Identify how the workforce would like to engage with social AI considering cross-cultural differences. Begin by identifying workforce needs for teaming, relationship-building, networking, etc., and assess where AI solutions can be implemented to address current problems or uncover value-creation opportunities. There may be cross-cultural differences in social AI deployments for a globally dispersed workforce. For instance, based on a survey of 1,015 respondents from 48 countries, respondents from East Asia are more likely to have a trusting attitude toward emotion AI compared to respondents from western countries. This could require leaders to develop location-specific strategies for their global teams.39
Build a custom solution suited to your organization’s social nuances. When implementing a solution, it’s important to work closely (as a partner) with the AI solution provider. Since every organization is different in terms of its processes, communication styles, work dynamics, etc., it’s important to deploy a solution that is customized to the needs of the organization and the unique needs of different functions within the organization (sales, customer support, human resources, learning and development, etc.). Also, it’s important to have the right training dataset to train AI models; some of the training datasets should come from the organization’s actual data to keep the model close to reality and ensure that the model keeps adapting to incoming data.

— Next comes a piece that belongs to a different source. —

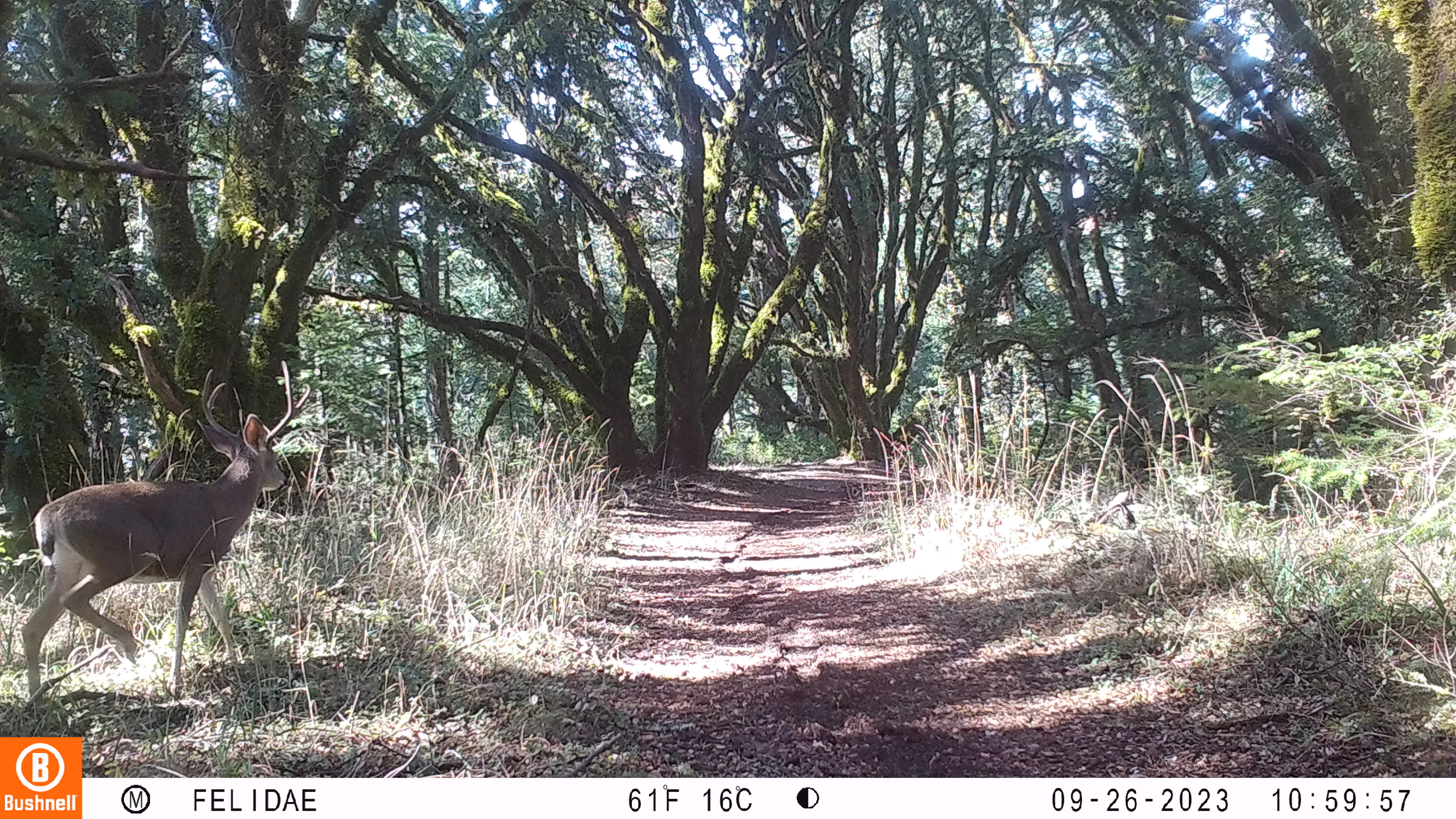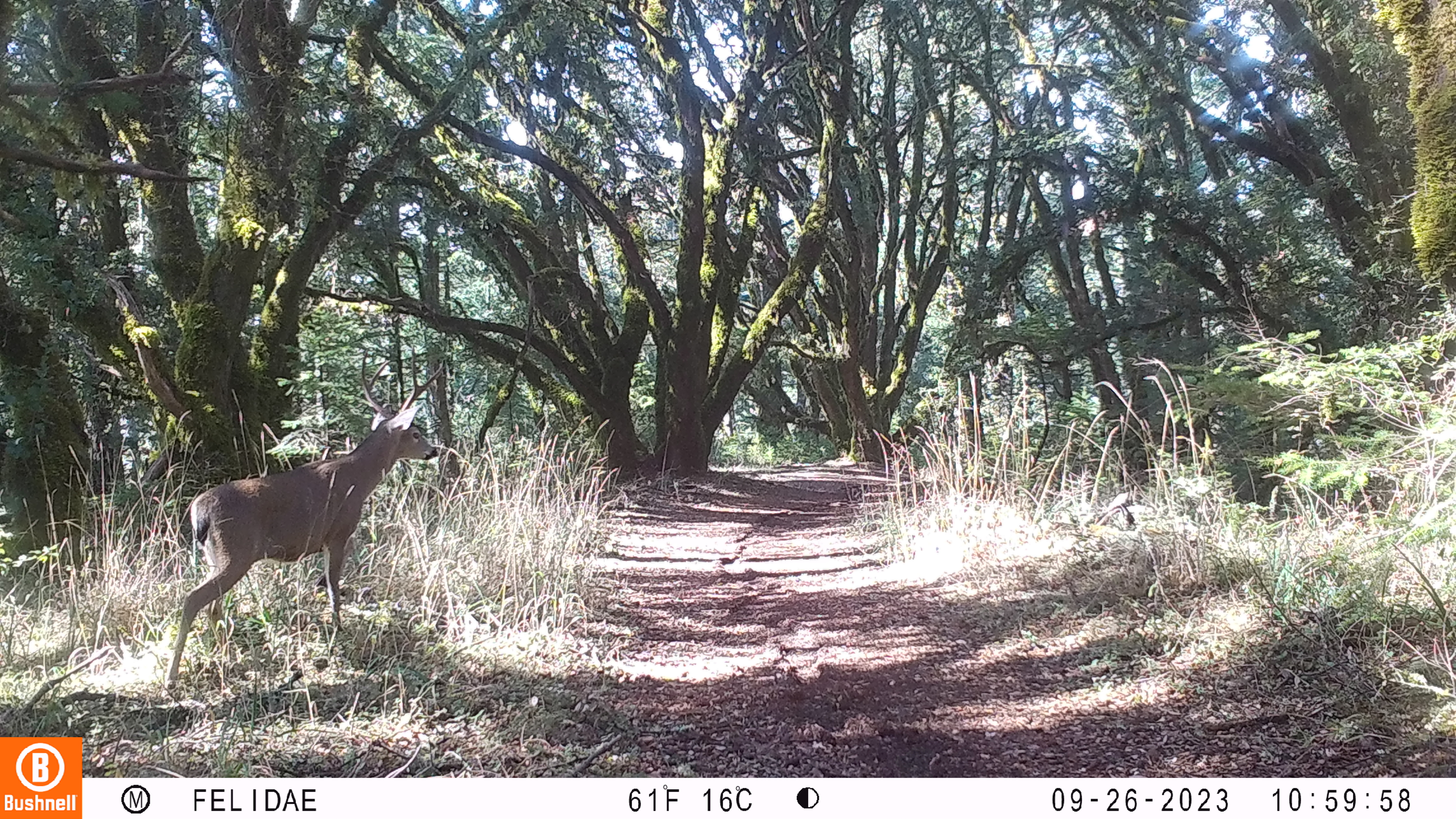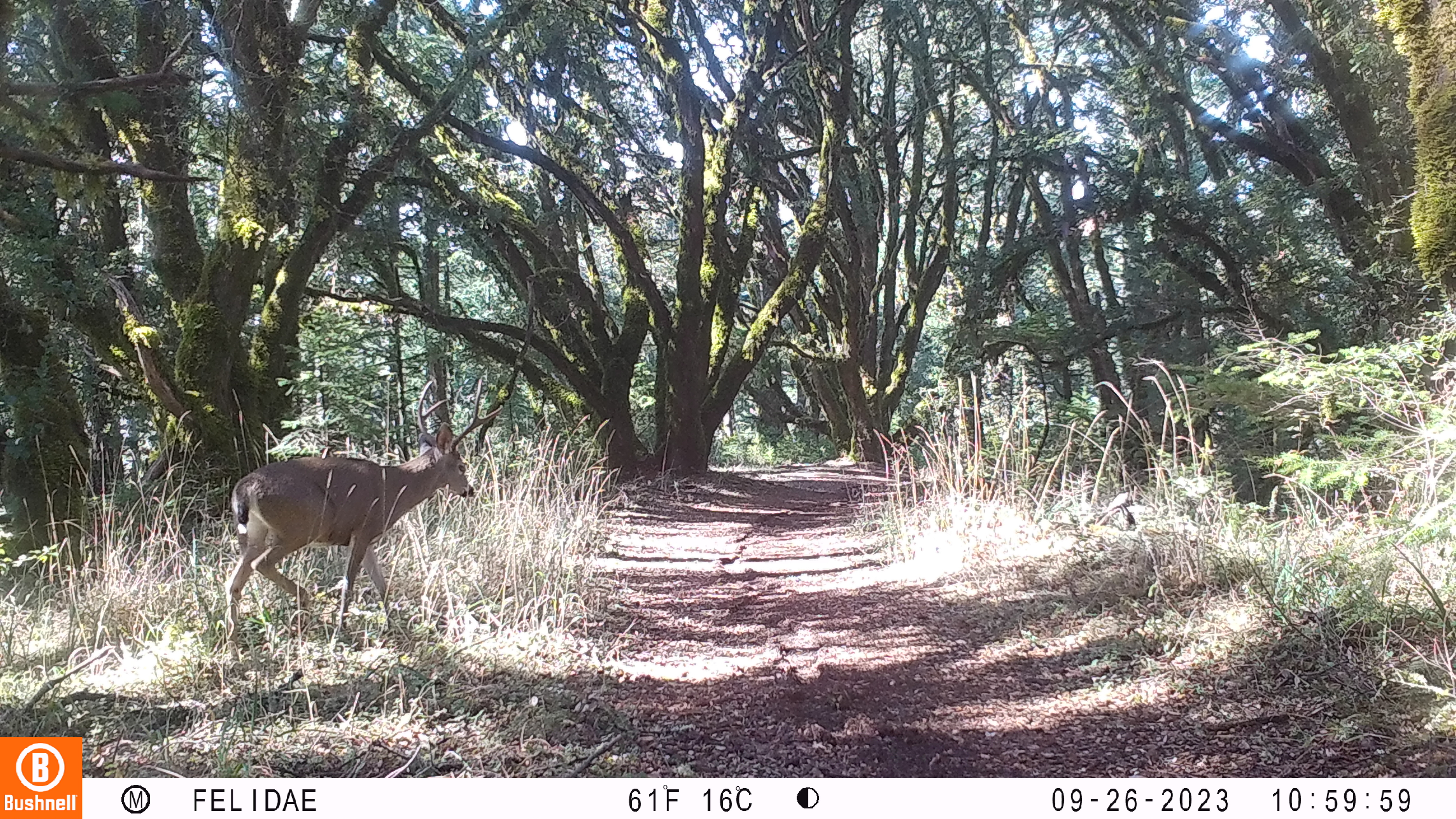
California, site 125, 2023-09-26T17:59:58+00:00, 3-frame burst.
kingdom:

Pilot the social AI solution for internal conversations, incorporate feedback, then scale to external applications. Pilot the solution with conversations and interactions within the organization (among the workforce) and build feedback loops from the workforce before scaling the solution to external interactions (with potential recruits, customers, etc.). While scaling the solution, a transfer-learning approach may be helpful. For example, when a team is developing a microaggression detector algorithm, they will have to train the model on hours of audio inputs, which would be time- and cost-expensive. Instead, the development team can use pretrained models (used elsewhere in the organization) or external open-source models and adapt them to their needs. When using an external open-source dataset, make sure to check that it is diverse to train your model well.
Time is short—seize the opportunity. There is a confluence of cost and performance improvements in enabling technologies (such as cloud, network speeds, computer vision, and language recognition) that could make it opportune for organizations to implement social AI now.40 AI is a powerful tool in leaders’ arsenals. With it, they can drive efficiency by creating leaner and simpler organizations and enhance unique human capabilities for long-term organizational success. By driving greater trust and transparency in hybrid operations, AI can improve the quality of work, increase employee engagement, and reduce attrition. As such, organizations adopting a wait-and-watch approach may run the risk of losing competitive advantage in the current race for talent.